Karin Mödlhammer, Condor Salzburg, Austria

How to turn East Siberia’s tallest peak into a hit film.

The White Maze.

Freeriders Matthias „Hauni“ Haunholder and Matthias Mayr accomplished something no one else ever succeeded in doing before: They skied the highest peak of East Siberia, the Gora Pobeda. The film documentary about this pioneering feat celebrates its premiere on October 12, 2016. Title: The White Maze. Haunholder and Mayr spent more than a year planning their ascent of the Gora Pobeda. The logistics posed a major challenge. Transporting the camera equipment gave Condor the perfect chance to put their know-how of complex transport to good use. Condor was tasked with handling all the customs formalities. The camera crew Johannes Aitzetmüller and Moritz Sonntag as well as photographer Jonas Blum were in charge of capturing the adventure on film. The documentary “The White Maze” plays out in a total of 52 minutes. The Gora Pobeda is part of the Chersky Mountain Range, which spans over 1,200km making it larger than the Alps. Because it is so far out of reach, the Gora Pobeda is considered extremely difficult to ascend. Its north face is covered by steep, icy slopes that pitch 60-degrees, while the terrain on the south face is both steep and rocky; the temperature on the mountain is roughly -50C. The nearest helicopter station is located 1300 km away; the nearest accessible road, more than 350km away.
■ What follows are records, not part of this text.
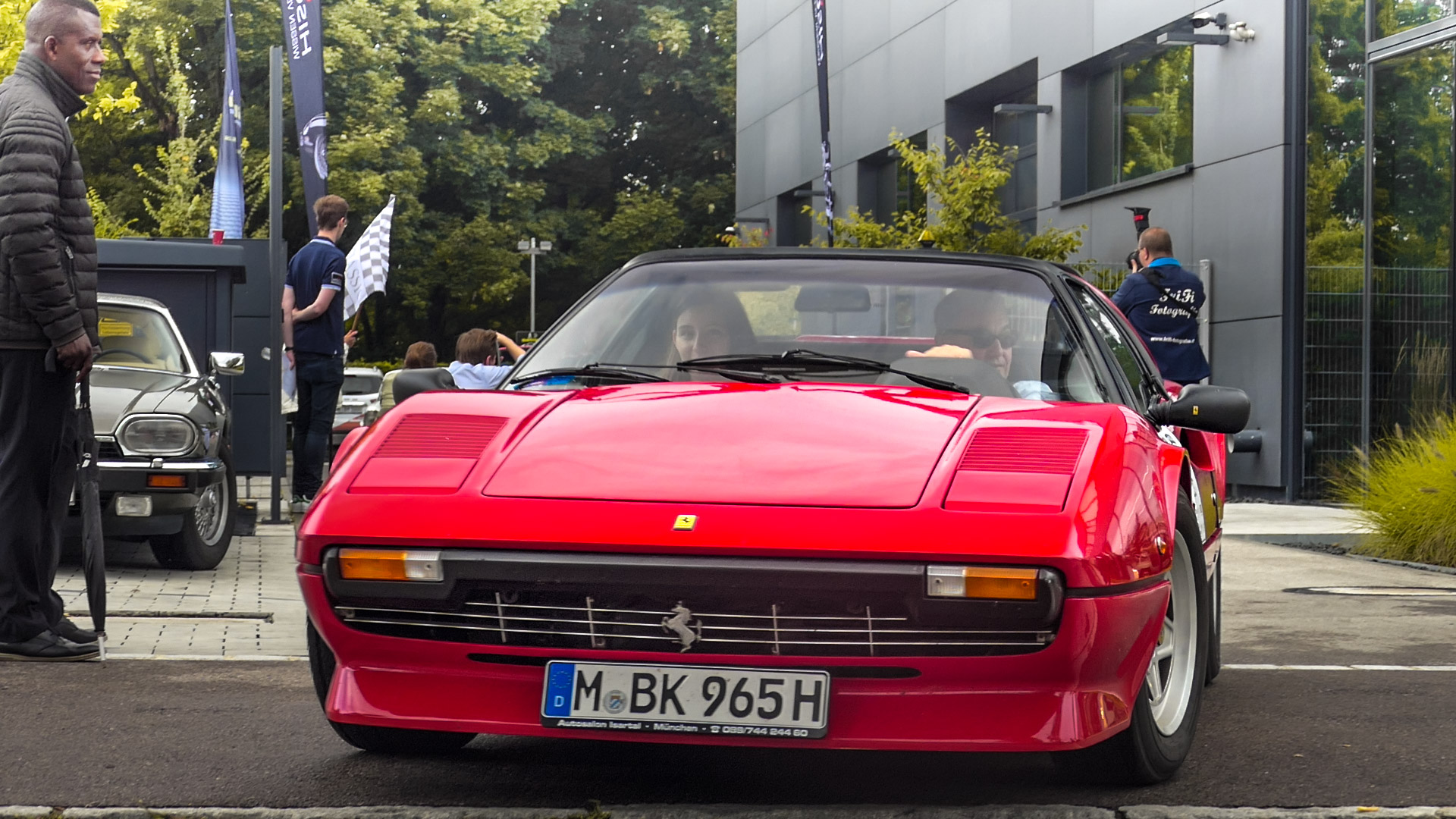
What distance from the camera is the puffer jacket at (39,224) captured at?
5.29 meters

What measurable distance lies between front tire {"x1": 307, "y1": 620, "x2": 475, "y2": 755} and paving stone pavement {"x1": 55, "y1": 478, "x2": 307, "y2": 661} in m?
1.84

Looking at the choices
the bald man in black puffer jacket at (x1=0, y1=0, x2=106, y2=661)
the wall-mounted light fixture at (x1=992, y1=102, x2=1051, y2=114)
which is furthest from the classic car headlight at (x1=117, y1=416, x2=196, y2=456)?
the wall-mounted light fixture at (x1=992, y1=102, x2=1051, y2=114)

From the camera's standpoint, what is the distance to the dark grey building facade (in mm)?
14484

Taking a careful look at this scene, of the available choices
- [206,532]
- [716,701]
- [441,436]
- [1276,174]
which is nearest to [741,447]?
[716,701]

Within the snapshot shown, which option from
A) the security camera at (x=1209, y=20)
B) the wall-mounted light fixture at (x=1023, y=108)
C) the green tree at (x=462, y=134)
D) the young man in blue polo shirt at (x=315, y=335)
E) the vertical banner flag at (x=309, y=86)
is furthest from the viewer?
the green tree at (x=462, y=134)

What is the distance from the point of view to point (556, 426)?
3703 mm

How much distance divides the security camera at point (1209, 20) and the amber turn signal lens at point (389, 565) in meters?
14.4

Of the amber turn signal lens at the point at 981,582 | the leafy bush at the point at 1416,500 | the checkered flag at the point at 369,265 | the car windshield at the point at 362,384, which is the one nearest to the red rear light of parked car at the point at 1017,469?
the amber turn signal lens at the point at 981,582

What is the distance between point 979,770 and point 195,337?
28.9 ft

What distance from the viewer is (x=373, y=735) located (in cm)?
405

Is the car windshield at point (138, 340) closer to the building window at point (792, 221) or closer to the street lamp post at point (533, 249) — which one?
the building window at point (792, 221)

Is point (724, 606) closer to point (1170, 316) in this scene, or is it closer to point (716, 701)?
point (716, 701)

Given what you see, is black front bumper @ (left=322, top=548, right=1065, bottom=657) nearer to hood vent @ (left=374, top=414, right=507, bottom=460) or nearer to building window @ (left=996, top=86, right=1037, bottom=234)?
hood vent @ (left=374, top=414, right=507, bottom=460)

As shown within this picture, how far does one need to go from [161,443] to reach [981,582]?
5.91m
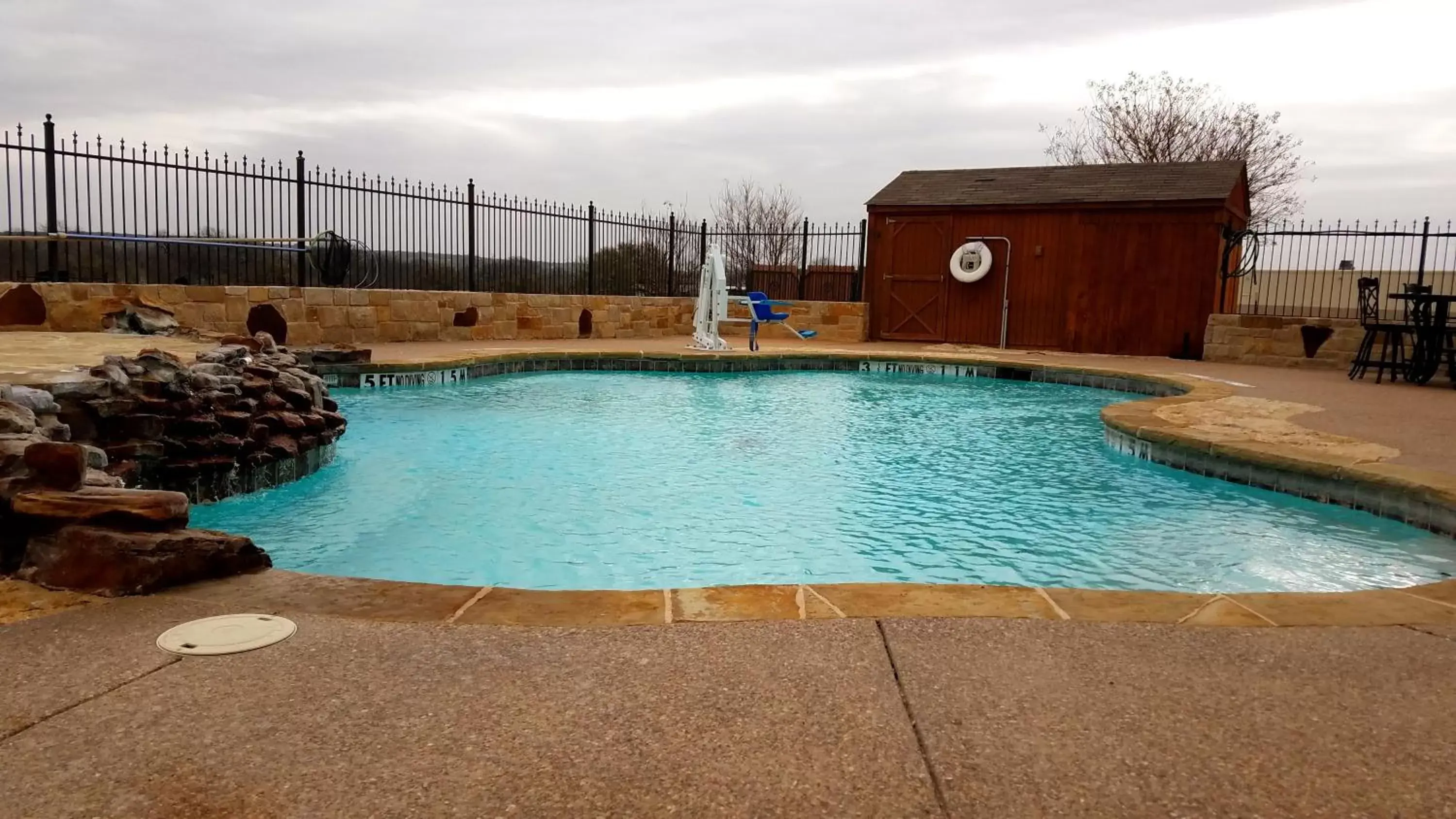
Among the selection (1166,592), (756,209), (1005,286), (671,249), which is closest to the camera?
(1166,592)

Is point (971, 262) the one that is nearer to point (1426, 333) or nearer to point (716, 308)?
point (716, 308)

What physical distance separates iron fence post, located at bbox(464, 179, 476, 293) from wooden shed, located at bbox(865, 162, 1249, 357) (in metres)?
6.51

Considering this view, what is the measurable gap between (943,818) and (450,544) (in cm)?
326

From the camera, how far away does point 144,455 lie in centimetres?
428

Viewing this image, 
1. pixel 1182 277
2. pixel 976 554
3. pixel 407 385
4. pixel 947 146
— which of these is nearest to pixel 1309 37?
pixel 1182 277

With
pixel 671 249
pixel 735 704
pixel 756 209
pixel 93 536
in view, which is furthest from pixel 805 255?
pixel 756 209

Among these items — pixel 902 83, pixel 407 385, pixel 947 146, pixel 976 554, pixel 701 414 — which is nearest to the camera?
pixel 976 554

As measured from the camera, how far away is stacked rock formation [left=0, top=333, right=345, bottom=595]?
2230mm

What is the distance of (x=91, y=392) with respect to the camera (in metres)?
4.15

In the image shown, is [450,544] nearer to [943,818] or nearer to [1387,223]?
[943,818]

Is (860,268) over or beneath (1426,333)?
over

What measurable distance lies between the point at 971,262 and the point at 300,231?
9540mm

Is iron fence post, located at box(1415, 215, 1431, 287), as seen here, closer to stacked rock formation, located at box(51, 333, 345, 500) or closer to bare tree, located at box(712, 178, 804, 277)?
stacked rock formation, located at box(51, 333, 345, 500)

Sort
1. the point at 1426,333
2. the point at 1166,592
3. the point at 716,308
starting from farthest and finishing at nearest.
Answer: the point at 716,308 < the point at 1426,333 < the point at 1166,592
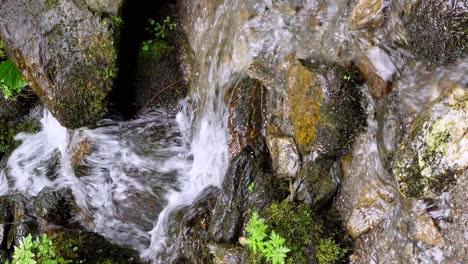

The logistical challenge: Film equipment with ATA Carnet roundtrip to Siberia and back

You would think that the import and export of the film equipment would be carried out without a great deal of difficulty. Perhaps just a matter of filling out a three-page customs form; the original plus two copies. Well, think again, because the reality of it looked a lot different! For the ATA Carnet 81 parts and 68 kg of camera equipment had to be accounted for in some 49 different spaces on the form, in both German and in Russian. What’s more, everything had to be individually weighed, tariffed and photographed in advance. The final customs document totaled 91(!) pages, of which 11 pages were a picture catalogue. The processing in Moscow took place under extreme time constraints; a Condor employee awaited the athletes at the airport, helping them rush through all the customs formalities in order to run and catch their connection to Yakutsk in time. They made it! And thanks to our expertise, the return transport went just as smoothly. It was a great pleasure to have been able to contribute something – even if very small – to such a great Project!